Hatay'ın İskenderun ilçesinde yaşayan Kemal Uzgaş, 6 Şubat depremlerinde eşini ve 21 yaşındaki oğlunu Eren Uzgaş'ı kaybetti. Eren, Trabzon'da üniversite okuduktan sonra 5 ay önce İskenderun'a dönmüştü. Deprem gecesi annesinin evinde bulunan Kemal Uzgaş, yıkılan evlerinin enkazından eşinin ve oğlunun cenazelerini çıkardı. Bu büyük kayıp, babanın yüreğine derin bir acı kazırken, aynı zamanda oğlunun anısını yaşatma arzusunu da pekiştirdi. Eren, İskenderunspor'un büyük bir hayranıydı. Baba Uzgaş, yaşadığı tarifi imkansız acının yanında, oğlunun hayallerini gerçekleştirecekti.
İskenderunspor-Trabzonspor Maçında Duygusal Anlar
Eren'in anısını yaşatmak ve onun hayalini gerçekleştirmek için Kemal Uzgaş, İskenderunspor-Trabzonspor maçında duygusal bir pankart hazırladı. Pankartta, Eren'in fotoğrafı yer alıyordu.
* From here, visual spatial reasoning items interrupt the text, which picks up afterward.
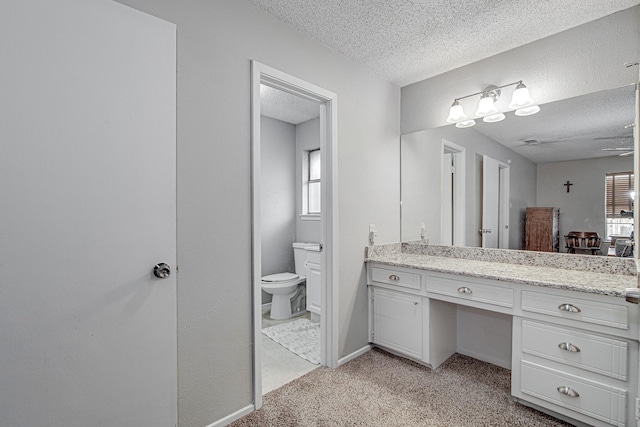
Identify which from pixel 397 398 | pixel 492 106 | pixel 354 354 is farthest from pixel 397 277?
pixel 492 106

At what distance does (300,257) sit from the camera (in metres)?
3.76

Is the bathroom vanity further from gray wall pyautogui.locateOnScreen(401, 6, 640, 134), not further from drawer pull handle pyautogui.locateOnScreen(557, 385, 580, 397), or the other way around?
gray wall pyautogui.locateOnScreen(401, 6, 640, 134)

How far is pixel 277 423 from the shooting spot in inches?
67.6

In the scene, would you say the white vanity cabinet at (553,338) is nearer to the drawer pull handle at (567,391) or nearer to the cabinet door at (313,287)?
the drawer pull handle at (567,391)

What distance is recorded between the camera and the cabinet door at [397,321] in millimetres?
2309

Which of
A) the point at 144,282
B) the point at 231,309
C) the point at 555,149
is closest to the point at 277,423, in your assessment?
the point at 231,309

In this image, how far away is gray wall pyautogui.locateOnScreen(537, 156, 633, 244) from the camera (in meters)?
1.98

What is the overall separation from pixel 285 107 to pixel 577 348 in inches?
126

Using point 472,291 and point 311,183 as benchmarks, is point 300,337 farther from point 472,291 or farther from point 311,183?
point 311,183

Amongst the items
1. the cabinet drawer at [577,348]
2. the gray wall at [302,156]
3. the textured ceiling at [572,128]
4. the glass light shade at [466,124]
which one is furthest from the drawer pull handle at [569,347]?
the gray wall at [302,156]

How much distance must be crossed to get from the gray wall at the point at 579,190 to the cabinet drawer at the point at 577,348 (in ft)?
2.26

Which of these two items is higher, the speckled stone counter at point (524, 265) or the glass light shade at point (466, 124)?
the glass light shade at point (466, 124)

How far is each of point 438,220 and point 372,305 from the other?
3.12 feet

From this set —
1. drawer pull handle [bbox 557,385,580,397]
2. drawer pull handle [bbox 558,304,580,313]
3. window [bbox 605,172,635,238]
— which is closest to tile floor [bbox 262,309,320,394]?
drawer pull handle [bbox 557,385,580,397]
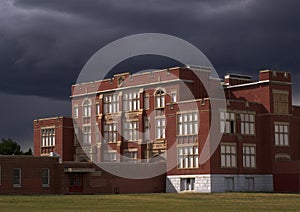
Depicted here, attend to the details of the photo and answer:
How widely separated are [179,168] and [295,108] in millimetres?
17366

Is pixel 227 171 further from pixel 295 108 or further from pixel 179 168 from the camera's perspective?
pixel 295 108

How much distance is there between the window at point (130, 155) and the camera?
89.4 m

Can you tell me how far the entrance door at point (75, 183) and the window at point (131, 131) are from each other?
50.8ft

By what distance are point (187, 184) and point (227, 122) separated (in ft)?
28.5

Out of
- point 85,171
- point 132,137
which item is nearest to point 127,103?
point 132,137

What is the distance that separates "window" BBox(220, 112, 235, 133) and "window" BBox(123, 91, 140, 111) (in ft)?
55.2

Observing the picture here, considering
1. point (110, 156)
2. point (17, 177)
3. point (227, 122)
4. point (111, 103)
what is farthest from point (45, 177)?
point (111, 103)

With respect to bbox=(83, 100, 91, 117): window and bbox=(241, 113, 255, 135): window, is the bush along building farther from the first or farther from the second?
bbox=(83, 100, 91, 117): window

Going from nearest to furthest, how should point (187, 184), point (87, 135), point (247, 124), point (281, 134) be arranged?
1. point (187, 184)
2. point (247, 124)
3. point (281, 134)
4. point (87, 135)

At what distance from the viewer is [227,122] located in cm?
7700

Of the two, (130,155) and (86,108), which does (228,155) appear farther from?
(86,108)

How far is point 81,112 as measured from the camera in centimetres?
9981

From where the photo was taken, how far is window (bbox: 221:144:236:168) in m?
76.7

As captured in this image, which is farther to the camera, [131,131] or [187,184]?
[131,131]
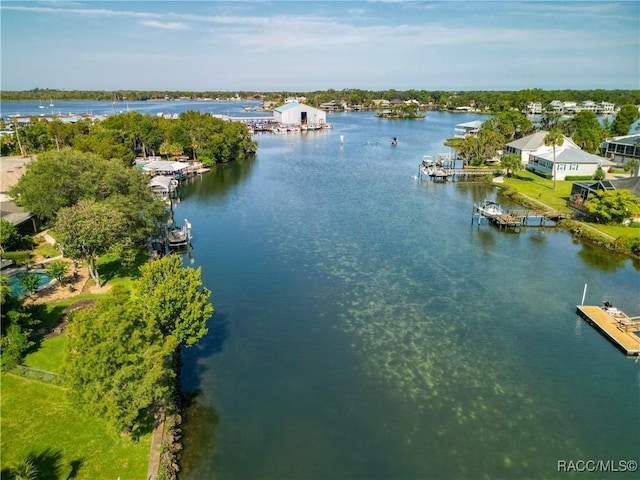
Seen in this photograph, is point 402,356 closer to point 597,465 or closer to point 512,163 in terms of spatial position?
point 597,465

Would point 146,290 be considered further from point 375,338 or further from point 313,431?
point 375,338

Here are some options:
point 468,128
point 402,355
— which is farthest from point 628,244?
point 468,128

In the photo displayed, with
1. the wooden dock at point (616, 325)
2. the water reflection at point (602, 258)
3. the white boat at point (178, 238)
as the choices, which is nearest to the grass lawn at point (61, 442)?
the white boat at point (178, 238)

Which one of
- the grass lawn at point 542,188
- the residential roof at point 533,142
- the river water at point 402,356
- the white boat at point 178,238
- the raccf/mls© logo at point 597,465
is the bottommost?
the raccf/mls© logo at point 597,465

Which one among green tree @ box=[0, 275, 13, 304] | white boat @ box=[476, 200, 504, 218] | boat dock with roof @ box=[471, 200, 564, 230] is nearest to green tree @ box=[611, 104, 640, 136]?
boat dock with roof @ box=[471, 200, 564, 230]

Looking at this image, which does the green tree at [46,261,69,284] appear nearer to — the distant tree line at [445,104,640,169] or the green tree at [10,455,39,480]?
the green tree at [10,455,39,480]

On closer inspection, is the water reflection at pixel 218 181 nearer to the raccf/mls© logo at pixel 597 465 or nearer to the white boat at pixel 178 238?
the white boat at pixel 178 238
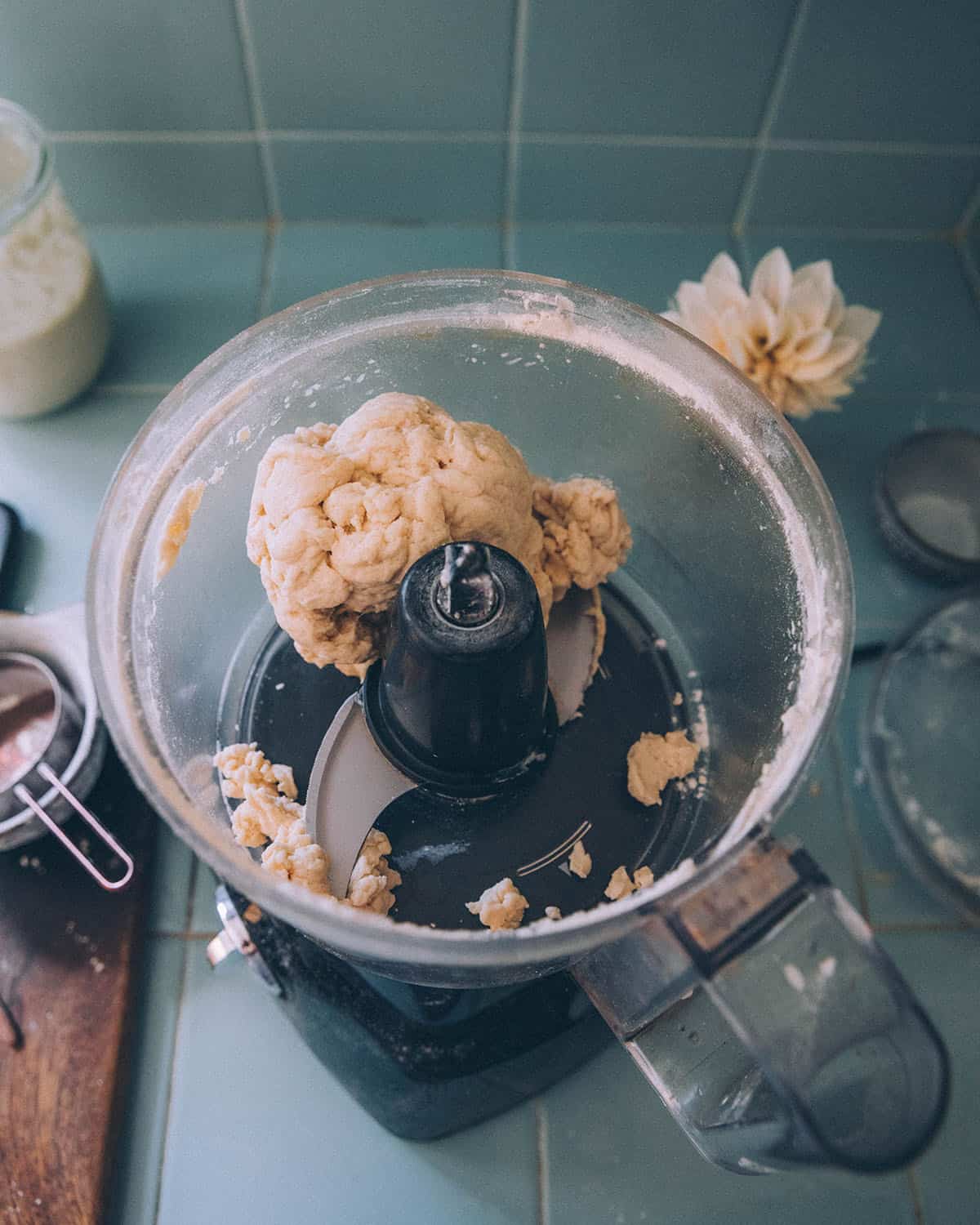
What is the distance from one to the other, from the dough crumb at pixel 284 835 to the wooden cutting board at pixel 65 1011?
0.56ft

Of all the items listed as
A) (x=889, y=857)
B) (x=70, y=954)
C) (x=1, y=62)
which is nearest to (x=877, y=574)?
(x=889, y=857)

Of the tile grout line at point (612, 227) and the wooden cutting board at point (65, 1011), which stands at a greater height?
the tile grout line at point (612, 227)

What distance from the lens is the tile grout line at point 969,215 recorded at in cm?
91

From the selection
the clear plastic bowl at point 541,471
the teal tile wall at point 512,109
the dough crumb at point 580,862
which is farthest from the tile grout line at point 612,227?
the dough crumb at point 580,862

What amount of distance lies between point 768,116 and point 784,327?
0.22 m

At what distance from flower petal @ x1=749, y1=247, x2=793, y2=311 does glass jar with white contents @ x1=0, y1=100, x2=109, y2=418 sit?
525 millimetres

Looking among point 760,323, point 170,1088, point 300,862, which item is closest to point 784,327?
point 760,323

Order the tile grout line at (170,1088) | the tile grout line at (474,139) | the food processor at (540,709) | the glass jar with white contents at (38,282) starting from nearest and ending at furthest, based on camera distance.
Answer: the food processor at (540,709), the tile grout line at (170,1088), the glass jar with white contents at (38,282), the tile grout line at (474,139)

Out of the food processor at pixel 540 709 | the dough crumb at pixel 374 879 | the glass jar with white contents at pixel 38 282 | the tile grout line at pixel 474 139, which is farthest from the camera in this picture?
the tile grout line at pixel 474 139

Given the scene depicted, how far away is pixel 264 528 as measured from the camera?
0.48 metres

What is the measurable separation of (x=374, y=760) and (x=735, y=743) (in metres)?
0.21

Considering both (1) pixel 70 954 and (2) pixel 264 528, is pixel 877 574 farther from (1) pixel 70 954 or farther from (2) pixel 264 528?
(1) pixel 70 954

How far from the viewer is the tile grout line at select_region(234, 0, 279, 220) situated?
750mm

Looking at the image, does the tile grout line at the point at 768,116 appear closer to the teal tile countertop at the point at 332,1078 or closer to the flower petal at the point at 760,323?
the teal tile countertop at the point at 332,1078
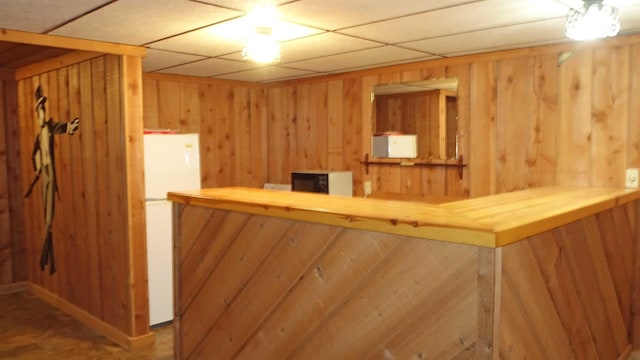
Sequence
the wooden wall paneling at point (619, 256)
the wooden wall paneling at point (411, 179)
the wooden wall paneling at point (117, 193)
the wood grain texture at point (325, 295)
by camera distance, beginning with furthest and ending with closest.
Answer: the wooden wall paneling at point (411, 179), the wooden wall paneling at point (117, 193), the wooden wall paneling at point (619, 256), the wood grain texture at point (325, 295)

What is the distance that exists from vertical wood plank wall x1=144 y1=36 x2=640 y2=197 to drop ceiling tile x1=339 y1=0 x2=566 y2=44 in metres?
0.87

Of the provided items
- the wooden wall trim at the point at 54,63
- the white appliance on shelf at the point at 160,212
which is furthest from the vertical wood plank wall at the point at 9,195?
the white appliance on shelf at the point at 160,212

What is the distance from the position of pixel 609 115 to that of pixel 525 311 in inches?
84.7

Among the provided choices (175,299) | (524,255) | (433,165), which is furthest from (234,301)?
(433,165)

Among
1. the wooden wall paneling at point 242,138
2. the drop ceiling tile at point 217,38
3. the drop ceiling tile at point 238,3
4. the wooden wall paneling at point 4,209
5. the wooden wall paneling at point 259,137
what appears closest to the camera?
the drop ceiling tile at point 238,3

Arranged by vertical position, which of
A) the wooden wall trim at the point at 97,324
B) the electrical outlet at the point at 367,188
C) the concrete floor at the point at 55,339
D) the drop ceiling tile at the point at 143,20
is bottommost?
the concrete floor at the point at 55,339

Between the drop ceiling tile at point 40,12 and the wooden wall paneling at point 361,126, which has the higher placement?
the drop ceiling tile at point 40,12

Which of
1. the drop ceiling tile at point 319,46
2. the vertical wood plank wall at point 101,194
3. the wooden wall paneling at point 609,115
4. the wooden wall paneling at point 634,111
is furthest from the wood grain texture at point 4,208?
the wooden wall paneling at point 634,111

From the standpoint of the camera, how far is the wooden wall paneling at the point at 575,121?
3420 millimetres

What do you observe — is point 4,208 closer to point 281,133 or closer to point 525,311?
point 281,133

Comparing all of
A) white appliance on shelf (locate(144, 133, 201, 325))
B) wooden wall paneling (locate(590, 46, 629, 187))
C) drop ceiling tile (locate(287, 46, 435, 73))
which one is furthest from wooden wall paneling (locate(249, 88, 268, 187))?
wooden wall paneling (locate(590, 46, 629, 187))

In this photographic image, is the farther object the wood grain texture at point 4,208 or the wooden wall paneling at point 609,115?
the wood grain texture at point 4,208

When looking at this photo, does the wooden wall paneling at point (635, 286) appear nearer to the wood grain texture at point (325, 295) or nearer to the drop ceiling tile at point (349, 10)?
the drop ceiling tile at point (349, 10)

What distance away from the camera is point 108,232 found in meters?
3.67
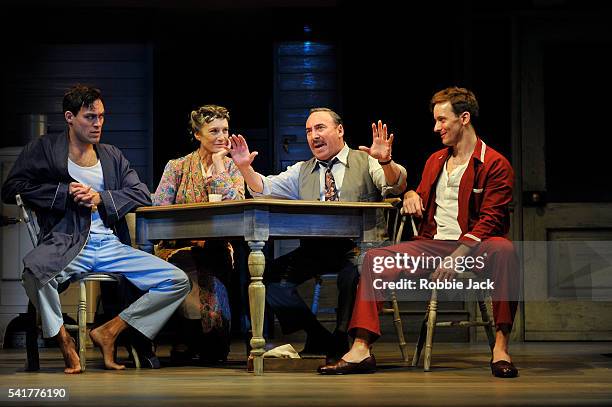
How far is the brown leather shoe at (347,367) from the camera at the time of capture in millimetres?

Maç, depremin yıl dönümüne yakın bir zamanda oynandığı için, anlamı daha da derinleşti. Maç, İskenderun için de büyük önem taşıyordu; çünkü stadın 3 yıldır kullanılamaması sebebiyle seyirciler stada özlem duyuyordu. Bu maçın büyük bir duygu yükü taşıması, Kemal Bey'in pankartı hazırlama kararını destekledi. Baba Uzgaş, bu pankart sayesinde oğluna yakın hissettiğini ve maçı sanki Eren ile birlikte izlediklerini belirtti. Stadda yaşanan duygusal atmosfer, birçok kişiyi derinden etkiledi.
"Oğlumla Beraber Yaşadım"
58 yaşındaki Kemal Uzgaş, deprem anını ve sonrasını duygularla anlattı: "Depremde sanki kıyamet kopuyordu. Annemin evindeydim ve 30 dakika sonra İskenderun'daki evimize ulaşabildim. Yıkılan evin enkazında büyük oğlum bağırıyordu, eşim ve Eren enkaz altındaydı. İki gün sonra kendimiz çıkardık cenazeleri. Oğlum Karadeniz Teknik Üniversitesinde okuyordu, 'baba ben Hatay'a gelmek istiyorum' dedi ve bir yıl sonra Hatay'a geldi. İskenderun'suz yapamazdı. Bu maç benim için çok önemliydi, çünkü stadımız yıkılmıştı ve 3 yıldır mahrumduk. 3-4 gün önceden pankartı hazırladım ve 3 gün boyunca oğlumla birlikte yaşıyor gibi hissettim. Cennetten bizi izlemiştir inşallah." Kemal Uzgaş'ın hikayesi, depremin yarattığı yıkımın ötesinde, kaybedilenlerin anısının yaşatılmasının önemini bir kez daha gösterdi.